California college with 12,500 students knocked offline in cyberattack
A community college with 12,500 students in California has been hit by a cyberattack that took down online services and phone lines.
The attack, targeting the College of the Desert, took place on July 4. The specific form of the attack was not disclosed. A spokesperson for the school told the Desert Sun Tuesday that the computer disruption was caused by a “malware attack.”
Some services remain available for students, including Canvas, Adobe and some ancillary systems, and the college has established a temporary website to provide some basic services while its network is restored. The college also said that students who have not paid fees due to the outages will not be dropped from classes and that the cyberattack does not affect classes.
The U.S. Federal Bureau of Investigation has been informed of the attack and the college has employed a third-party firm to attempt to minimize further disruption. This is not the first time the college has been targeted in a “malware attack,” with a similar incident taking place in 2020.

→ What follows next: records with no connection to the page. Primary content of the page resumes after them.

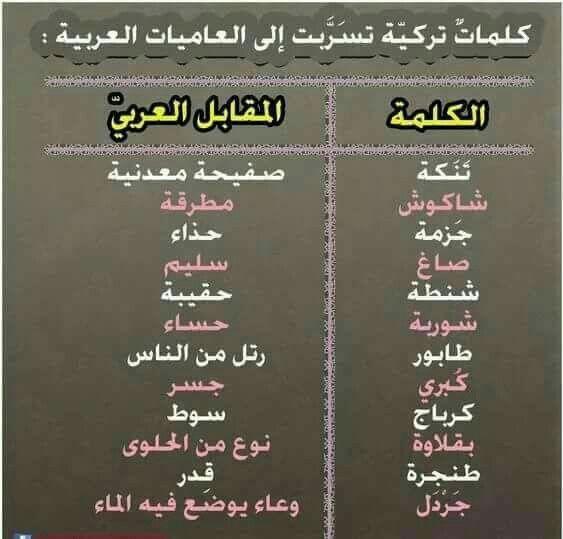 كلمات تركيه ومعناها بالعربي Arabic Language Learning Arabic Learn Arabic Language
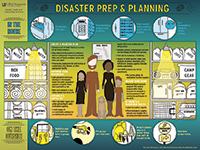 A graphic with advice on preparing for hurricanes and other natural disasters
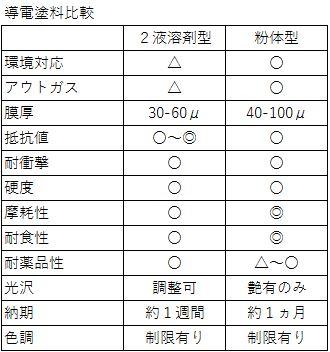 導電比較2.JPG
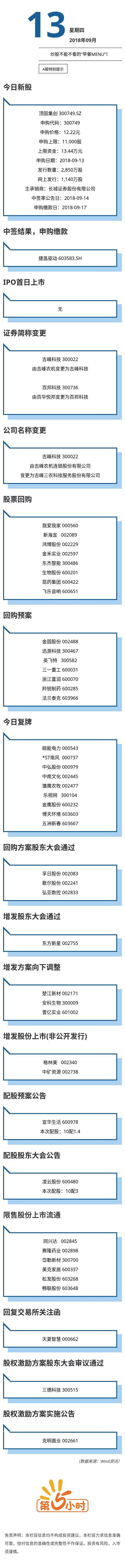 A股特别提示(2018-09-13).jpg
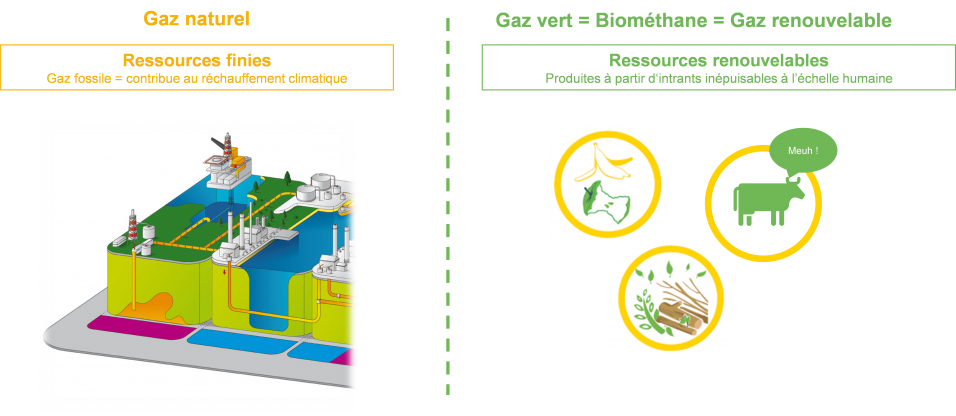 Comparatif gaz naturel biométhane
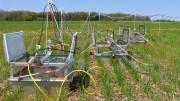 Medición de gases de efecto invernadero en las Great Plains (USA)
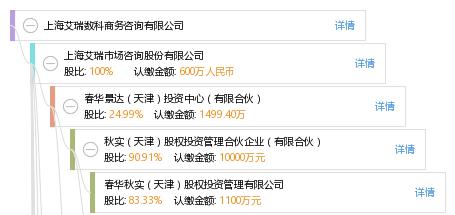 股权结构图谱—上海艾客信息咨询有限公司—天眼查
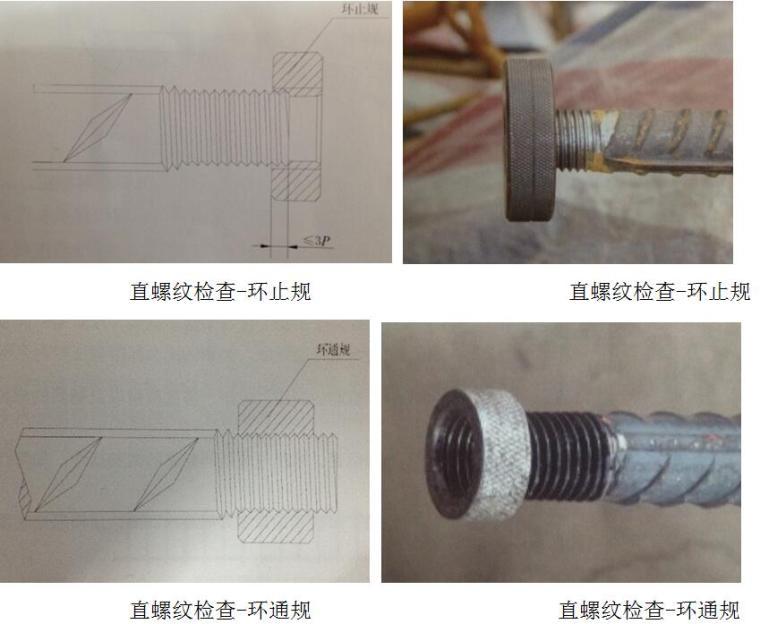 [北京]居住区市政工程综合管廊施工组织设计(289页,长城杯)_4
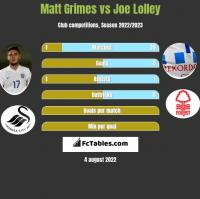 Matt Grimes vs Joe Lolley h2h player stats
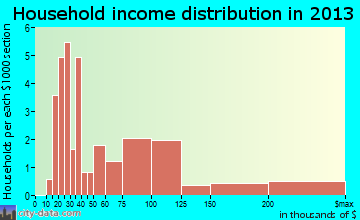Makanda household income distribution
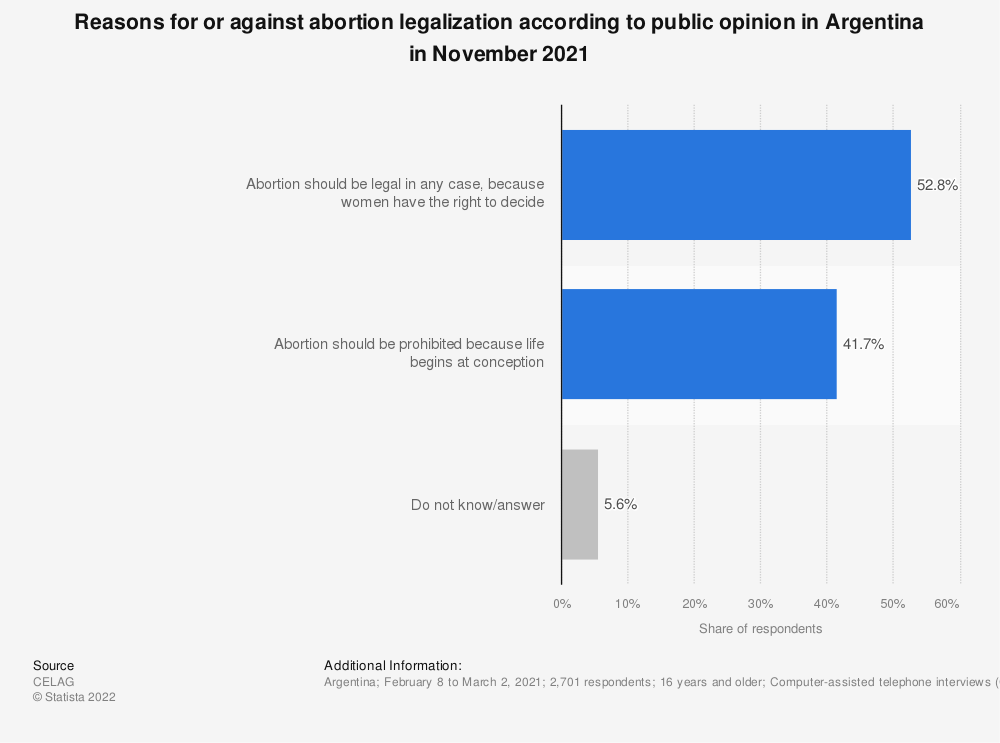 Statistic: Reasons for or against abortion legalization according to public opinion in Argentina in November 2020 | Statista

Although the college may be vague on the form of attack, the obvious candidate is ransomware. Schools, colleges and universities are regularly targeted by ransomware and, given that the attack caused widespread outages at the College of the Desert, a ransomware attack involving encrypted files crippling the college’s network is highly likely.
Josh Rickard, senior security solutions architect at low-code security automation company Swimlane Inc., agreed, telling SiliconANGLE that educational institutions have continued to be a prime target for ransomware groups over the last couple of years.
“While College of the Desert has not said whether the incident was a ransomware attack, only calling it a ‘computer network disruption,’ it is clear that the cyberattack has impacted operations significantly by bringing down the school’s online services and campus phone lines,” Rickard said. “Education institutions such as College of the Desert need to devote more resources to information security teams, tools, processes and products. These programs allow for full visibility into IT environments and can thwart malicious threats in real-time.”
Sally Vincent, senior threat research engineer at security operations center provider LogRhythm Inc., noted that the attack on College of the Desert follows a string of similar cyberattacks in the last year. The long list includes Ohlone College, Savannah State University, University of Detroit Mercy, Centralia College, Phillips Community College of the University of Arkansas, National University College, North Carolina A&T University, Florida International University, Stratford University, Austin Peay State University and Kellogg Community College.